The difference, speculated caucus volunteer Nate Wegmann '10, is that this caucus "doesn't really matter."

"And we had to compete with the Lost premier," volunteer Alex Rosselli '10 said.

"It's hard to get people excited so far in advance," explained Robert Heyman '12. "It's easy to become disengaged in U.S. politics."

Heyman was elected assistant precinct chair at the last caucus, which was heavily attended by Macalester students. As assistant chair, he had the responsibility of running Tuesday night's caucus.

The host drew a few laughs over the course of the night, especially when he asked the nearly empty room if anyone wanted to be an alternate delegate when there were still unfilled delegate slots.

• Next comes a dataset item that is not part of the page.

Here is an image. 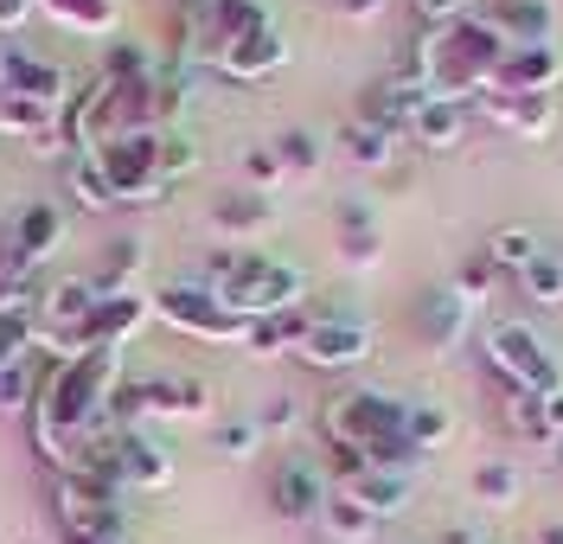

The caucus resulted in gubernatorial hopeful Matt Entenza receiving the most votes of all candidates in the straw poll, with 29 ballots.

A number of resolutions concerning environmental contamination, childhood care and healthcare were passed, and 31 attendees were nominated as delegates to the senate district convention.

The caucus was run almost entirely by Macalester students, who handed out informational flyers, registered voters and collected ballots. Two students were nominated as tellers, or ballot counters, including Mac Dems co-chair Natalie Pavlatos '12.

A member of Macalester's Model UN team and a self-described politics buff, Pavlatos said she has been politically involved since high school.

"At school everyone would come to me with questions about who to vote for," Pavlatos said. "I tried to stay away from the political science major for as long as I could because everyone thought that was what I would do … but I couldn't."

Pavlatos wasn't surprised by the lack of student interest in the caucus.

"For the presidential years the caucus is pretty important, but for the government years it just gauges support," Pavlatos said. "It's really the DFL endorsement that matters."